How to "wow" someone new to Python

Albert-Jan Roskam fomcl at yahoo.com
Fri Jan 16 12:33:31 EST 2015


----------------------------
On Fri, Jan 16, 2015 4:24 PM CET Andrew Berg wrote:

>On 2015.01.16 09:03, Chris Angelico wrote:
>> Scenario: You're introducing someone to Python for the first time.
>> S/he may have some previous programming experience, or may be new to
>> the whole idea of giving a computer instructions. You have a couple of
>> minutes to show off how awesome Python is. What do you do?
>> 
>> I was thinking along the lines of a simple demo in the REPL, showing
>> off some of Python's coolest features. But then I got stuck on the
>> specifics. What are Python's best coolnesses?

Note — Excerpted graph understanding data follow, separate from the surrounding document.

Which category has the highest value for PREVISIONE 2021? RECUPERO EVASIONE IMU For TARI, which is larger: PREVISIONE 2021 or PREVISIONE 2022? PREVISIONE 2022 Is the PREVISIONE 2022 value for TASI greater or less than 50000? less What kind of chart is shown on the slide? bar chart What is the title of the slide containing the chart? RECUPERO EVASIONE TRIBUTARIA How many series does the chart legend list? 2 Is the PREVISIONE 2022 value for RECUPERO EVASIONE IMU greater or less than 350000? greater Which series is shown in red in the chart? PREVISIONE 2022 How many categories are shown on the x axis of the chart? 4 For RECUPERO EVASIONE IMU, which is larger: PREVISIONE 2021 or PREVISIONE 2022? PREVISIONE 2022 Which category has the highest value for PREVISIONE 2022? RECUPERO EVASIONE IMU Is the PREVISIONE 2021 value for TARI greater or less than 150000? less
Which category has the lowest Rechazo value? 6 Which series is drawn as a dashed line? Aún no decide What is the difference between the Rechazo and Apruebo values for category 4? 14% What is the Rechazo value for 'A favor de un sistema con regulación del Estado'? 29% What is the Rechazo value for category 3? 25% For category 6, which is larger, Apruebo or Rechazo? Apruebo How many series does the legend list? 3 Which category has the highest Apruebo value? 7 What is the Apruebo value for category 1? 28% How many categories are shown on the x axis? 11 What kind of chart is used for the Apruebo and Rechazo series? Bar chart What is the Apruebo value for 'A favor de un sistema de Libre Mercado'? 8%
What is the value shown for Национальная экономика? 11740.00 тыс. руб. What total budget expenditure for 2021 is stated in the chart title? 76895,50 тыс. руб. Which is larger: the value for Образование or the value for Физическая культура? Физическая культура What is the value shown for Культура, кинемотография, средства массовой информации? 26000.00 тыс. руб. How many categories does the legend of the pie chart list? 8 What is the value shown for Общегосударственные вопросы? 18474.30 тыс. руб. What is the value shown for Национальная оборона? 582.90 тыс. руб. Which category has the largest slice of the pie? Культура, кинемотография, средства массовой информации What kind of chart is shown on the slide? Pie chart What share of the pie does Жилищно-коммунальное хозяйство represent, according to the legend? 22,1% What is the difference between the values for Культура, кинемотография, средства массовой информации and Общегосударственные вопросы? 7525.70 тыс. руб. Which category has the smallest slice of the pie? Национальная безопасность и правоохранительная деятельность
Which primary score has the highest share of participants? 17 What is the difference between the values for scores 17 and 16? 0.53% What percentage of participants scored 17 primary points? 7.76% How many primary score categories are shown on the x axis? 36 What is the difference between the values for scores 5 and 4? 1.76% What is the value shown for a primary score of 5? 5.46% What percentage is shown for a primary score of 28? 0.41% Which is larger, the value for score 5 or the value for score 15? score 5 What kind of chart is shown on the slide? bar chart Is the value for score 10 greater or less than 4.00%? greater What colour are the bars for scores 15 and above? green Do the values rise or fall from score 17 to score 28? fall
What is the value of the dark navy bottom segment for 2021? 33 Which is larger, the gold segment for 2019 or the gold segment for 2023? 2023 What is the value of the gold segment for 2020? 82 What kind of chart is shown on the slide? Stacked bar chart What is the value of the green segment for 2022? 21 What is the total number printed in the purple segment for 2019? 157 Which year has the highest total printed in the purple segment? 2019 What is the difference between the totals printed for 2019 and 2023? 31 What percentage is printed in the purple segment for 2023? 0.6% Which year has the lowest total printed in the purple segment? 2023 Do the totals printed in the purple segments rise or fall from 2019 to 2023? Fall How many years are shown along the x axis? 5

What makes for a good
>> demo?
>> 
>> Ideally, this should be something that can be demo'd quickly and
>> easily, and it should be impressive without going into great details
>> of "and see, this is how it works on the inside". So, how would you
>> brag about this language?
>If the person is already familiar with programming, you could show off how
>Python doesn't do a best effort guess at what to do when you make a mistake
>(explicit is better than implicit). Many other languages will, for example,
>make an undefined variable into a variable defined as an empty string or allow
>silly things like 5 + "cheese", whereas Python will let you know that you made
>a mistake somewhere instead of letting garbage propagate. This behavior can be
>frustrating for newbies to Python, but with someone there to explain why it
>works that way, they can learn to appreciate it instead of giving up in anger
>after Python keeps throwing exceptions at them.
>
>If the person is not familiar with programming, show them how easy it is to get
>something useful written quickly, even with only the stdlib

Completely agree! Find out that person's itch and make a scratch.py that shows how problem-oriented the language is, with code that somewhat reads like regular English. REPL will also work, if you prepare it well enough. Ipython Notebook!


>Low-level details
>are handled so that you can focus on what you want the program to do, and there
>is a ton of stuff in the stdlib so that it's likely you don't need to go
>searching for a bunch of different libraries so that again, you can focus what
>you want the program to do. For this, chances are, that person has some things
>in mind already that are not difficult to get started with using Python. Also,
>using the REPL for this makes it an even better demo. You can probably have the
>basic functionality of whatever cool thing they want right there in the REPL.